** TASK TO COMPLETE **
The complete listing should be restated exactly.
----- RECORD EXCERPTS
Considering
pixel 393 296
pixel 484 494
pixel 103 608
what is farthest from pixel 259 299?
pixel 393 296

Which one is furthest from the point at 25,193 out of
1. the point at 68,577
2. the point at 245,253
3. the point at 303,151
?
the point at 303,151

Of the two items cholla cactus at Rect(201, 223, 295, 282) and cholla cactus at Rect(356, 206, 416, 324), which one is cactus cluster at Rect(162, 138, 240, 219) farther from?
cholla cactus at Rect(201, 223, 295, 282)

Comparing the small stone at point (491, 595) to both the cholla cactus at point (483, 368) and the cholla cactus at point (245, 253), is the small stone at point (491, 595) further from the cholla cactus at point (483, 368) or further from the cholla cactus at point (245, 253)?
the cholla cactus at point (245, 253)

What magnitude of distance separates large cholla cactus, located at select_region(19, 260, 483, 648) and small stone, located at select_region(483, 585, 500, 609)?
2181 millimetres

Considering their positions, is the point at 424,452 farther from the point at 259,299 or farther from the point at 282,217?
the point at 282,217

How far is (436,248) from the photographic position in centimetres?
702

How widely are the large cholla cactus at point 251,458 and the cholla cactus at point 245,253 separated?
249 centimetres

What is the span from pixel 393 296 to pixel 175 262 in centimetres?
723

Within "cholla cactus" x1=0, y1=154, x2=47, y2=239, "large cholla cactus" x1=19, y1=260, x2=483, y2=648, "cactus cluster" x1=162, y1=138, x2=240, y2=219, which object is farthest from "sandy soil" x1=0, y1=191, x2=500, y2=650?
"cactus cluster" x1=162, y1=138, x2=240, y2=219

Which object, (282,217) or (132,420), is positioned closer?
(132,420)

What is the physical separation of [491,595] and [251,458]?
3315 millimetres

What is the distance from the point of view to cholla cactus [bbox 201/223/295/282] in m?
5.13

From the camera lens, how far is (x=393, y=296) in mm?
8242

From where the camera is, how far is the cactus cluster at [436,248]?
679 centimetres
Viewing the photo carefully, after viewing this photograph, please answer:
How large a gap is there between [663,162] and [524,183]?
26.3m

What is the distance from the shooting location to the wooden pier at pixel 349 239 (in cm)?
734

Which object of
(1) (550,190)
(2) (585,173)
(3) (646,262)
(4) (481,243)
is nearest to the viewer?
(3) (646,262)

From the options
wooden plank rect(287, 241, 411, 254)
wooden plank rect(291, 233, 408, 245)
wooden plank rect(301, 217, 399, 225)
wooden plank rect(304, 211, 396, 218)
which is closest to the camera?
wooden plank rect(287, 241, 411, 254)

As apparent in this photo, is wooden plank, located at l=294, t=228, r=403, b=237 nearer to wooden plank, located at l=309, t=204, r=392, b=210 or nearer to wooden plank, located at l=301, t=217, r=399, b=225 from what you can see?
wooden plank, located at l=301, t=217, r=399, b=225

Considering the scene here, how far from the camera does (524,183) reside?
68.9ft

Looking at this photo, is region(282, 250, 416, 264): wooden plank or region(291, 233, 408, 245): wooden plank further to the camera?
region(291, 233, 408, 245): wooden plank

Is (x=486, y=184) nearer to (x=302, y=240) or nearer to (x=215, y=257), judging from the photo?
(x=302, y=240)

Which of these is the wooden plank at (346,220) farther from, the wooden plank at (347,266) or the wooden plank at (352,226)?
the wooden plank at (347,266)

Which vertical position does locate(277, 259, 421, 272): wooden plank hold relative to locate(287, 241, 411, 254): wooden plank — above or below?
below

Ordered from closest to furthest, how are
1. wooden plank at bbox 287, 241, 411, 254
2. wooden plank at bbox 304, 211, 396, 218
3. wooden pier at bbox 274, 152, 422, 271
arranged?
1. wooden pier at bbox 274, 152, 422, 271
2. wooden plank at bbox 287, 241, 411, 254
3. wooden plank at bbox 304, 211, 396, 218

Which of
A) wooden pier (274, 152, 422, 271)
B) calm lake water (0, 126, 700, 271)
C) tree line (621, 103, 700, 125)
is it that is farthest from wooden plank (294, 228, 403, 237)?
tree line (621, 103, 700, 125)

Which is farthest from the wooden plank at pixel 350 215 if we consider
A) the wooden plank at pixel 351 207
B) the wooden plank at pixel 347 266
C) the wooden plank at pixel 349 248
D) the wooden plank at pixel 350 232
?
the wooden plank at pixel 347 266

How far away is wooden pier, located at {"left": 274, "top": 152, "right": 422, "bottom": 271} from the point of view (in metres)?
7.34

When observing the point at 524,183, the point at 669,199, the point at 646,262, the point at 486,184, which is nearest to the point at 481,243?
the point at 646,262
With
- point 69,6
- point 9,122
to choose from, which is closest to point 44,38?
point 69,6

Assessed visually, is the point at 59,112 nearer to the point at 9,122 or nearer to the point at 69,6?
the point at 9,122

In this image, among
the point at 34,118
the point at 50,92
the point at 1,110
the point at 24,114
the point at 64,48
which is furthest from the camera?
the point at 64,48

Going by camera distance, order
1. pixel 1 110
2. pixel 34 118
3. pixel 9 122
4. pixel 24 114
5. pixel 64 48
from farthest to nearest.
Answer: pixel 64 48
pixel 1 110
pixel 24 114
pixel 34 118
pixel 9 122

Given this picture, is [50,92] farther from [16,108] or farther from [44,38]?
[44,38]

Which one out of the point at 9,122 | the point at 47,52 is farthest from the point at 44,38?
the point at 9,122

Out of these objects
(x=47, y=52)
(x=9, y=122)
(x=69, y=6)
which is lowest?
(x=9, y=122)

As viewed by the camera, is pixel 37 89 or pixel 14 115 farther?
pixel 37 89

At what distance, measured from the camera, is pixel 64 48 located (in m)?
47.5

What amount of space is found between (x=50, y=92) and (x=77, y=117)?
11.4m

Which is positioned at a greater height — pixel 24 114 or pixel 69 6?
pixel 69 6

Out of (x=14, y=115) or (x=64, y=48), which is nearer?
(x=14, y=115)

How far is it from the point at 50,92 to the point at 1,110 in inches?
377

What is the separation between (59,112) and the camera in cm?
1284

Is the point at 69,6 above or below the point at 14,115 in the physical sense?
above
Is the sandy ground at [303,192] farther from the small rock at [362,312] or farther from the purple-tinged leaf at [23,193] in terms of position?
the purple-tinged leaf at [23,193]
----------
** EXERCISE RESPONSE **
Considering
pixel 393 296
pixel 484 494
pixel 103 608
what is farthest from pixel 259 299?
pixel 393 296

Which one is furthest from the point at 25,193 out of
1. the point at 68,577
2. the point at 245,253
3. the point at 303,151
?
the point at 303,151

Of the two items cholla cactus at Rect(201, 223, 295, 282) and cholla cactus at Rect(356, 206, 416, 324), which one is cactus cluster at Rect(162, 138, 240, 219) farther from?
cholla cactus at Rect(201, 223, 295, 282)

Comparing the small stone at point (491, 595) to both the cholla cactus at point (483, 368) and the cholla cactus at point (245, 253), is the small stone at point (491, 595) further from the cholla cactus at point (483, 368) or further from the cholla cactus at point (245, 253)?
the cholla cactus at point (245, 253)

What magnitude of distance separates large cholla cactus, located at select_region(19, 260, 483, 648) and small stone, located at select_region(483, 585, 500, 609)?
2181 millimetres

Considering their positions, is the point at 424,452 farther from the point at 259,299 or farther from the point at 282,217?
the point at 282,217

How far is (436,248) from the photographic position in centimetres?
702

How widely are the large cholla cactus at point 251,458 and the cholla cactus at point 245,253 separated?
249 centimetres

What is the span from pixel 393 296 to pixel 175 262 in centimetres?
723

Within "cholla cactus" x1=0, y1=154, x2=47, y2=239, "large cholla cactus" x1=19, y1=260, x2=483, y2=648, "cactus cluster" x1=162, y1=138, x2=240, y2=219, which object is farthest from "sandy soil" x1=0, y1=191, x2=500, y2=650?
"cactus cluster" x1=162, y1=138, x2=240, y2=219

Which object, (282,217) or (132,420), is positioned closer?
(132,420)

What is the physical separation of [491,595] and [251,458]?
3315 millimetres

What is the distance from the point of view to cholla cactus [bbox 201/223/295/282] in m?
5.13

From the camera lens, how far is (x=393, y=296) in mm?
8242

From where the camera is, how far is the cactus cluster at [436,248]?
679 centimetres
Viewing the photo carefully, after viewing this photograph, please answer:
How large a gap is there between [663,162] and [524,183]?
26.3m

What is the distance from the shooting location to the wooden pier at pixel 349 239 (in cm)?
734

Which object of
(1) (550,190)
(2) (585,173)
(3) (646,262)
(4) (481,243)
is nearest to the viewer?
(3) (646,262)

From the options
wooden plank rect(287, 241, 411, 254)
wooden plank rect(291, 233, 408, 245)
wooden plank rect(301, 217, 399, 225)
wooden plank rect(304, 211, 396, 218)
which is closest to the camera?
wooden plank rect(287, 241, 411, 254)

As apparent in this photo, is wooden plank, located at l=294, t=228, r=403, b=237 nearer to wooden plank, located at l=309, t=204, r=392, b=210 or nearer to wooden plank, located at l=301, t=217, r=399, b=225 from what you can see?
wooden plank, located at l=301, t=217, r=399, b=225

Considering the scene here, how far from the camera does (524,183) reside?
68.9ft

Looking at this photo, is region(282, 250, 416, 264): wooden plank or region(291, 233, 408, 245): wooden plank further to the camera?
region(291, 233, 408, 245): wooden plank

Is (x=486, y=184) nearer to (x=302, y=240) or nearer to (x=215, y=257), judging from the photo?
(x=302, y=240)

Which of these is the wooden plank at (346,220) farther from, the wooden plank at (347,266) or the wooden plank at (352,226)?
the wooden plank at (347,266)

Which vertical position does locate(277, 259, 421, 272): wooden plank hold relative to locate(287, 241, 411, 254): wooden plank — above or below?
below

Ordered from closest to furthest, how are
1. wooden plank at bbox 287, 241, 411, 254
2. wooden plank at bbox 304, 211, 396, 218
3. wooden pier at bbox 274, 152, 422, 271
arranged?
1. wooden pier at bbox 274, 152, 422, 271
2. wooden plank at bbox 287, 241, 411, 254
3. wooden plank at bbox 304, 211, 396, 218

Which of
A) wooden pier (274, 152, 422, 271)
B) calm lake water (0, 126, 700, 271)
C) tree line (621, 103, 700, 125)
is it that is farthest from wooden plank (294, 228, 403, 237)?
tree line (621, 103, 700, 125)

Which is farthest from the wooden plank at pixel 350 215 if we consider
A) the wooden plank at pixel 351 207
B) the wooden plank at pixel 347 266
C) the wooden plank at pixel 349 248
D) the wooden plank at pixel 350 232
?
the wooden plank at pixel 347 266

How far away is wooden pier, located at {"left": 274, "top": 152, "right": 422, "bottom": 271} from the point of view (in metres)?
7.34

When observing the point at 524,183, the point at 669,199, the point at 646,262, the point at 486,184, which is nearest to the point at 481,243?
the point at 646,262
With
- point 69,6
- point 9,122
to choose from, which is closest to point 44,38?
point 69,6

Assessed visually, is the point at 59,112 nearer to the point at 9,122 or nearer to the point at 69,6?
the point at 9,122

In this image, among
the point at 34,118
the point at 50,92
the point at 1,110
the point at 24,114
the point at 64,48
which is furthest from the camera?
the point at 64,48

Going by camera distance, order
1. pixel 1 110
2. pixel 34 118
3. pixel 9 122
4. pixel 24 114
5. pixel 64 48
from farthest to nearest.
Answer: pixel 64 48
pixel 1 110
pixel 24 114
pixel 34 118
pixel 9 122

Given this picture, is [50,92] farther from [16,108] or farther from [44,38]?
[44,38]

Which one out of the point at 9,122 | the point at 47,52 is farthest from the point at 44,38?
the point at 9,122

Out of these objects
(x=47, y=52)
(x=9, y=122)
(x=69, y=6)
which is lowest?
(x=9, y=122)

As viewed by the camera, is pixel 37 89 or pixel 14 115 farther?
pixel 37 89

At what distance, measured from the camera, is pixel 64 48 located (in m)?
47.5

What amount of space is found between (x=50, y=92) and (x=77, y=117)?
11.4m

Which is positioned at a greater height — pixel 24 114 or pixel 69 6?
pixel 69 6

Out of (x=14, y=115) or (x=64, y=48), which is nearer?
(x=14, y=115)

How far is it from the point at 50,92 to the point at 1,110 in inches?
377

What is the separation between (59,112) and the camera in cm?
1284

Is the point at 69,6 above or below the point at 14,115 in the physical sense?
above
Is the sandy ground at [303,192] farther from the small rock at [362,312] or farther from the purple-tinged leaf at [23,193] in terms of position?
the purple-tinged leaf at [23,193]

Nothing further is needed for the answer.